(USING THE INFORMATION)
(a) Reproduce the passage of the pill bottle article below from "Last week, a" to "from the pharmacy.", keeping its wording unchanged.
(b) In the pill bottle article below, what components does the Smart Coin cap include?
(c) Write the next part of the pill bottle article below, starting after its final sentence.

(PROVIDED TEXT)
Even Pill Bottles Are Getting Connected
In this continuously connected world, of course pill bottles should have built-in connectivity.
Last week, a start-up called Circadian Design, from San Francisco, announced pre-orders for a new smart pill bottle called Round, which reminds users to take their medication. It also automatically orders refills from the pharmacy.
A service created by the company ties together the pill bottle, a Bluetooth-enabled cap called Smart Coin, the firm’s pharmaceutical refill and delivery service, and a smartphone app that acts as the main interface for the user. The bottle lights up and also pushes a notification to the smartphone to remind patients to take their medication. By tracking each time the lid is opened, the app can keep inventory and contact the pharmacy when it’s time for a refill. Users can track the history and performance of the service via the app.
Circadian Design CEO and co-founder Matt Blum highlighted the need for a near-foolproof method of supporting people’s medicinal intake. The company also pointed to the vast potential of the market. According to the US National Center for Health Statistics, more than 160 million people in the US are on at least one prescription. But research published in The New England Journal of Medicine indicates more than half of them don’t follow their doctor’s instructions and take their medication incorrectly or skip it entirely, thus putting a strain on the healthcare system. This is not a US-only problem. In the UK, the National Health Service currently estimates that as much as £300 million is wasted every year on unused or partially used medication.
The bottle’s Smart Coin cap includes LED lights and a circuit board that transmits information to the smartphone app via Bluetooth. Subscribers to the service reuse the cap but receive a new bottle for each refill. The bottle comes loaded with the medication and a fresh battery so when one bottle runs out, users simply load the Smart Coin into the new one that was delivered.

(EXTRACTED RECORDS)
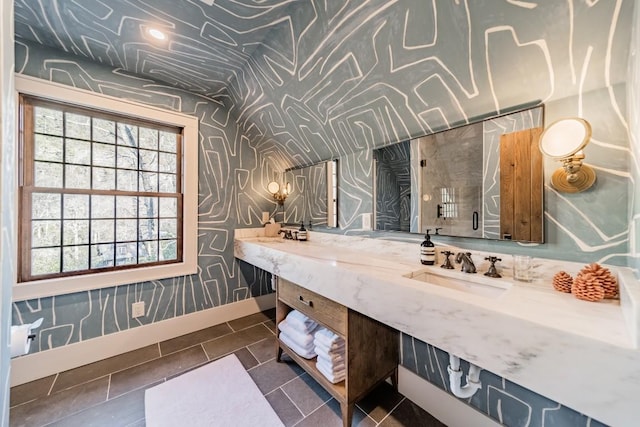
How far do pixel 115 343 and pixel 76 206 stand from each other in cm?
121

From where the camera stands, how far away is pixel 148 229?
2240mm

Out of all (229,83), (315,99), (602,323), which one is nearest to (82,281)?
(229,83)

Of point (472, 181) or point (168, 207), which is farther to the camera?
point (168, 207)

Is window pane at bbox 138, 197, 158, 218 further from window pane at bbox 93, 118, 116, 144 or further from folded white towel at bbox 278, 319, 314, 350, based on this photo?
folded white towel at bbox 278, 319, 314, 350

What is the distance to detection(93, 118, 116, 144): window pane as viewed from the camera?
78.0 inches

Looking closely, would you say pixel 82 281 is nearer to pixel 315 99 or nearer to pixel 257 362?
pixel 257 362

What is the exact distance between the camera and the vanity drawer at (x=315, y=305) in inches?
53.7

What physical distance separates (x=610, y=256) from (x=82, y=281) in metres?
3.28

...

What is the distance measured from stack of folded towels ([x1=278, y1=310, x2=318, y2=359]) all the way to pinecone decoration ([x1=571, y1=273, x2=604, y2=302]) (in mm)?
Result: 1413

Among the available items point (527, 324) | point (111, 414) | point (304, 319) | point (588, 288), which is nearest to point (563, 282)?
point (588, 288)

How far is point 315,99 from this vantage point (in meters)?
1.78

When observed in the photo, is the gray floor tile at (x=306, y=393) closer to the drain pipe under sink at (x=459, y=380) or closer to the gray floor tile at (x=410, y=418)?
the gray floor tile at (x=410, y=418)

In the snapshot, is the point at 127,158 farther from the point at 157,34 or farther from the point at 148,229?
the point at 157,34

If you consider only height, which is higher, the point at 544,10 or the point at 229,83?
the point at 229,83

(ANSWERS FOR EACH ITEM)
(a)
Last week, a start-up called Circadian Design, from San Francisco, announced pre-orders for a new smart pill bottle called Round, which reminds users to take their medication. It also automatically orders refills from the pharmacy.

(b) LED lights and a circuit board that transmits information to the smartphone app via Bluetooth.

(c)
CCS Insight believes that such an innovation will be of particular interest to the pharmaceutical industry and healthcare providers looking for cost-effective ways to passively monitor their patients, particularly those that self-administer their care based on provided directions. The Round bottle could potentially save lives and provide the healthcare industry with information on user behaviour. This echoes CCS Insight’s prediction that pharmaceutical companies will become the largest vertical market for wearables by 2020 as these devices become an indispensable part of medical prescriptions (see CCS Insight Predictions for 2016 and Beyond).
Circadian Design is looking to provide a service, using hardware to generate recurring service revenue. It’s an archetypal digital business model applied to an established industry. The company is just one of a growing number of businesses venturing into the world of on-demand mobile healthcare. Its goal is to use technology to help people follow doctors’ orders and ultimately live healthier lives.
However, in many countries the healthcare system is highly bureaucratic and slow moving. It will be a very large and long task to get new systems like Circadian Design’s Round bottle integrated into the large number of doctors’ surgeries, pharmacies and hospitals.
Nonetheless, as smartphone penetration reaches saturation levels in most developed countries and people become completely comfortable using and trusting smartphone apps and adjacent services, the demand for mobile healthcare services is certain to rise. Circadian Design has brought the Internet of things to something as mundane as a plastic pill bottle. Good medicine is certainly worthy of a good connection.